Action item - Using the entries that follow, report the number of lines that include the string "nodeListToArray", without any other text.
Segment Open
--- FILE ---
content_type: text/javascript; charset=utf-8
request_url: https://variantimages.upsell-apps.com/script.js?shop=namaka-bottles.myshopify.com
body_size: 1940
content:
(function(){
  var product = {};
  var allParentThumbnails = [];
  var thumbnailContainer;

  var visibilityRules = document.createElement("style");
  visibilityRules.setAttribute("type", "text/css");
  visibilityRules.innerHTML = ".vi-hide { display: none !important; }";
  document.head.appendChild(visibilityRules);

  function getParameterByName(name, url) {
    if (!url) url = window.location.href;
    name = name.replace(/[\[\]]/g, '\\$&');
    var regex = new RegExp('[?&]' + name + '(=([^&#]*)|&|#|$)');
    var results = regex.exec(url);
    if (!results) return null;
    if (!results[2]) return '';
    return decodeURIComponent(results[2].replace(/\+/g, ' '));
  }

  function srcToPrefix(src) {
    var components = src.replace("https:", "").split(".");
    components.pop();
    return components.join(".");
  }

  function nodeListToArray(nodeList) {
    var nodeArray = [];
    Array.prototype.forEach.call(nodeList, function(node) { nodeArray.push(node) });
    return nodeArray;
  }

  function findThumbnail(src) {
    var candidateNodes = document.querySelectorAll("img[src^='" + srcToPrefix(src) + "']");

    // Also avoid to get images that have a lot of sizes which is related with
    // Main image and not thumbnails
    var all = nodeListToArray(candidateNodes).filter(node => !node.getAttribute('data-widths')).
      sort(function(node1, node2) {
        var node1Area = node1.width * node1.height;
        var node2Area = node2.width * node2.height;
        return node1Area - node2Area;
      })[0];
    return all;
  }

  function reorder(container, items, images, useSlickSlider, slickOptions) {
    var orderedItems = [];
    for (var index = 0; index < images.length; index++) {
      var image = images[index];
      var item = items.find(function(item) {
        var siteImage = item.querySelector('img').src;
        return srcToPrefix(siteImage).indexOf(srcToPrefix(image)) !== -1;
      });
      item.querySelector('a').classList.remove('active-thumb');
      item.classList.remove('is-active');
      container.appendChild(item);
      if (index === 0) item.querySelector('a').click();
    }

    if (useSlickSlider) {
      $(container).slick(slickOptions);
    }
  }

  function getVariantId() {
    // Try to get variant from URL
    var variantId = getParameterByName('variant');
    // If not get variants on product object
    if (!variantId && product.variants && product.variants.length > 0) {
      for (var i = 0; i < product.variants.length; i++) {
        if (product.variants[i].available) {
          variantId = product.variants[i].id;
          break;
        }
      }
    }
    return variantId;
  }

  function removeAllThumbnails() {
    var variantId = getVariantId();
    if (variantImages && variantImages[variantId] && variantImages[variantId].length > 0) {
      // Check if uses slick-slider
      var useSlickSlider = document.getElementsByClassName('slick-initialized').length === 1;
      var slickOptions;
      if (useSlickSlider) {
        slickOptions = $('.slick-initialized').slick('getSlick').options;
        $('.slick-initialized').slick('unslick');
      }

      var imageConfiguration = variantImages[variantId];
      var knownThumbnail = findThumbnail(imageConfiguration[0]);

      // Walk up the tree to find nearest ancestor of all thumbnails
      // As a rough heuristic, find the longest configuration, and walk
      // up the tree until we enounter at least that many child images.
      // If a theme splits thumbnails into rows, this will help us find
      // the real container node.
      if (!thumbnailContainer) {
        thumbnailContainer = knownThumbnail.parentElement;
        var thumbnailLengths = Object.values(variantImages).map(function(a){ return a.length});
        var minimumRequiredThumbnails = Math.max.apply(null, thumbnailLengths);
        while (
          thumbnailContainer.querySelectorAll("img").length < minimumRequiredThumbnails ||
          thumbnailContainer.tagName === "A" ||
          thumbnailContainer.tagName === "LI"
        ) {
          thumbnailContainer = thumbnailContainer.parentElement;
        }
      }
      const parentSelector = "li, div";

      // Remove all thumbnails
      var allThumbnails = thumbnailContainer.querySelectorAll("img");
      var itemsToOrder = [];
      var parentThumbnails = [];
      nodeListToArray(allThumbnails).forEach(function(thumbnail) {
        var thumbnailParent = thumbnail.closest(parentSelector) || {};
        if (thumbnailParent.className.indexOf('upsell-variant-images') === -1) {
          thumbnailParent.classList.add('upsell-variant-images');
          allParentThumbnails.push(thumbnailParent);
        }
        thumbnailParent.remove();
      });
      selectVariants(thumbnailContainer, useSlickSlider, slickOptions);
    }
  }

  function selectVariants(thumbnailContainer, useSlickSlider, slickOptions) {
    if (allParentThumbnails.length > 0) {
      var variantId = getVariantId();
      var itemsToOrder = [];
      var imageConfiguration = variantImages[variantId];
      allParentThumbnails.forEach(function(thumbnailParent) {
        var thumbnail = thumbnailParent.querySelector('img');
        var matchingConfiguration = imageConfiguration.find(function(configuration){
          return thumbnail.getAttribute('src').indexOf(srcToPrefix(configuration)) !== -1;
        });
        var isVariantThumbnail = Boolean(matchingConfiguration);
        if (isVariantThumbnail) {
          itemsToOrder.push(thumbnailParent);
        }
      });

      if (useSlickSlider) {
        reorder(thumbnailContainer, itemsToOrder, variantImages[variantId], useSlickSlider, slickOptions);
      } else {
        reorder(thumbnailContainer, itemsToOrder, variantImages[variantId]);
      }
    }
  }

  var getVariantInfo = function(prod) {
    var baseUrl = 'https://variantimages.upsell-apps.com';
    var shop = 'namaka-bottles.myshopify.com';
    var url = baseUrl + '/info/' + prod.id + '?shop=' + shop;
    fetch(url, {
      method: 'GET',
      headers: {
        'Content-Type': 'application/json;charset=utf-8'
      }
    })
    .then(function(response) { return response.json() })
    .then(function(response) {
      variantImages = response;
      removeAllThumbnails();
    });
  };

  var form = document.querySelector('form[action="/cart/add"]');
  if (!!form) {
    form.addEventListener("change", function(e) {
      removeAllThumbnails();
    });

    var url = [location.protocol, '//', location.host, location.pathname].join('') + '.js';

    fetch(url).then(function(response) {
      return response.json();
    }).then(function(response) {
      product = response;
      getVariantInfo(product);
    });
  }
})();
Segment Closed
Result of this exercise - 3